- **Available records**:

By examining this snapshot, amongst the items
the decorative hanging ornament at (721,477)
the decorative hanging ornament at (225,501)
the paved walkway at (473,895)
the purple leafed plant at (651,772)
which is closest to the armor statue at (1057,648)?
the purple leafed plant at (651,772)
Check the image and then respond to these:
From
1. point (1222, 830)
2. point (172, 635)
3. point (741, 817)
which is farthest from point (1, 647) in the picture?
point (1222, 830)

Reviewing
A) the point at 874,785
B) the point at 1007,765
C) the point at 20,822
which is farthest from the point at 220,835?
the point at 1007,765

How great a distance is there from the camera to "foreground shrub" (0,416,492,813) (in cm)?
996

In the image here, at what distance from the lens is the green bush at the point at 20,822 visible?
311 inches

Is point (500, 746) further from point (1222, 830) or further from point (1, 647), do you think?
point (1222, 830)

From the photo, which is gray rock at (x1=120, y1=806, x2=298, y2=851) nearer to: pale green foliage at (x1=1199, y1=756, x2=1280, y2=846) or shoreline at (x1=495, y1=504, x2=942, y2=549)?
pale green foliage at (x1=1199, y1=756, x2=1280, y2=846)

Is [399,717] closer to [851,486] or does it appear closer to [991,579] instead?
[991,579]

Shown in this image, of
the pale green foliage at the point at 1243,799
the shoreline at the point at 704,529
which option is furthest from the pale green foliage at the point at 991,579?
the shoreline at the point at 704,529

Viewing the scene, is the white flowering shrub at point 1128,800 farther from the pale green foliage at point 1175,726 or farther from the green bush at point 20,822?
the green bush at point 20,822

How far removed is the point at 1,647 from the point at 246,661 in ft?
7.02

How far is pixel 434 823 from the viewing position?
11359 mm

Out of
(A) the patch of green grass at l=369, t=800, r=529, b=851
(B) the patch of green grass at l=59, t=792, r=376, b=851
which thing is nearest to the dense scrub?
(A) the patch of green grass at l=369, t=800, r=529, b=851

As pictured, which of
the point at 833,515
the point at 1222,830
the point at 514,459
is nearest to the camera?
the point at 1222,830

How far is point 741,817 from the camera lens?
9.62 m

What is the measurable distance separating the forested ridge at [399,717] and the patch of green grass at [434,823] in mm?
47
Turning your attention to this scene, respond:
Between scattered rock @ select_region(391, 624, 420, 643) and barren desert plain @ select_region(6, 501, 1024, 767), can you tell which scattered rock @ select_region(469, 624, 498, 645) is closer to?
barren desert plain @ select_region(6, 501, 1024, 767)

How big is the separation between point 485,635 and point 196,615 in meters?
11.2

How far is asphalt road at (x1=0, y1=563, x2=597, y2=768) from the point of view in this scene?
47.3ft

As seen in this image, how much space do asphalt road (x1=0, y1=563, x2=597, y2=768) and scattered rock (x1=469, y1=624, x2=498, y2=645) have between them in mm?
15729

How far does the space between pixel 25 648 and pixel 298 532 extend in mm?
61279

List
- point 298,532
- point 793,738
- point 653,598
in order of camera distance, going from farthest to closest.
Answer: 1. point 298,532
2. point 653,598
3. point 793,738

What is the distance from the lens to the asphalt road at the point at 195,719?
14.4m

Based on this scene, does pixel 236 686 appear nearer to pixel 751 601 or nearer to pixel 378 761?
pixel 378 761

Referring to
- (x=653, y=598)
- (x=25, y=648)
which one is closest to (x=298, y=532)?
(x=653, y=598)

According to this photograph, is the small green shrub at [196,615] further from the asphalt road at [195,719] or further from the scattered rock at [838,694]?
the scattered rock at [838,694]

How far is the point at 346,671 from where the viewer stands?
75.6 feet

- **Exercise directions**: Repeat all the records. Match each line exactly.

- **Task output**:
By examining this snapshot, amongst the items
the decorative hanging ornament at (721,477)
the decorative hanging ornament at (225,501)
the paved walkway at (473,895)
the purple leafed plant at (651,772)
which is closest to the armor statue at (1057,648)?
the purple leafed plant at (651,772)
Check the image and then respond to these:
From
1. point (1222, 830)
2. point (172, 635)
3. point (741, 817)
which is farthest from point (1, 647) in the picture?
point (1222, 830)

Reviewing
A) the point at 874,785
B) the point at 1007,765
C) the point at 20,822
which is farthest from the point at 220,835?
the point at 1007,765

How great a distance is there from the camera to "foreground shrub" (0,416,492,813) (in cm)?
996

In the image here, at what distance from the lens is the green bush at the point at 20,822 visible?
311 inches

Is point (500, 746) further from point (1222, 830) or further from point (1, 647), do you think?
point (1222, 830)

From the photo, which is gray rock at (x1=120, y1=806, x2=298, y2=851) nearer to: pale green foliage at (x1=1199, y1=756, x2=1280, y2=846) or shoreline at (x1=495, y1=504, x2=942, y2=549)?
pale green foliage at (x1=1199, y1=756, x2=1280, y2=846)

Is [399,717] closer to [851,486] or does it appear closer to [991,579] instead?
[991,579]

Shown in this image, of
the pale green foliage at the point at 1243,799
the shoreline at the point at 704,529
which option is furthest from the pale green foliage at the point at 991,579?
the shoreline at the point at 704,529

Viewing the scene, is the white flowering shrub at point 1128,800 farther from the pale green foliage at point 1175,726 or farther from the green bush at point 20,822?
the green bush at point 20,822

How far removed is the point at 1,647 from the point at 246,661 in ft?
7.02

How far is pixel 434 823 from the viewing position?
11359 mm

Out of
(A) the patch of green grass at l=369, t=800, r=529, b=851
(B) the patch of green grass at l=59, t=792, r=376, b=851
which thing is nearest to the dense scrub?
(A) the patch of green grass at l=369, t=800, r=529, b=851

As pictured, which of
the point at 833,515
the point at 1222,830
the point at 514,459
is nearest to the camera?
the point at 1222,830

How far is point 741,817 from the camera lens?
9.62 m

What is the measurable distance separating the forested ridge at [399,717] and the patch of green grass at [434,823] in mm?
47
Turning your attention to this scene, respond:
Between scattered rock @ select_region(391, 624, 420, 643) and barren desert plain @ select_region(6, 501, 1024, 767), can you tell which scattered rock @ select_region(469, 624, 498, 645) is closer to?
barren desert plain @ select_region(6, 501, 1024, 767)

How big is the separation between point 485,635 and point 196,615 in meters?
11.2

How far is asphalt road at (x1=0, y1=563, x2=597, y2=768) from the point of view in this scene?
47.3ft

As seen in this image, how much space do asphalt road (x1=0, y1=563, x2=597, y2=768) and scattered rock (x1=469, y1=624, x2=498, y2=645) have between them in mm?
15729

How far does the space between pixel 25 648 and pixel 298 532 extend in mm?
61279

List
- point 298,532
- point 793,738
- point 653,598
in order of camera distance, going from farthest to closest.
Answer: 1. point 298,532
2. point 653,598
3. point 793,738

What is the distance from the lens to the asphalt road at the point at 195,719?
14.4m

Based on this scene, does pixel 236 686 appear nearer to pixel 751 601 or nearer to pixel 378 761?
pixel 378 761

Referring to
- (x=653, y=598)
- (x=25, y=648)
which one is closest to (x=298, y=532)?
(x=653, y=598)

According to this photograph, is the small green shrub at [196,615] further from the asphalt road at [195,719] or further from the scattered rock at [838,694]?
the scattered rock at [838,694]

How far is the point at 346,671 from where the viewer stands?
75.6 feet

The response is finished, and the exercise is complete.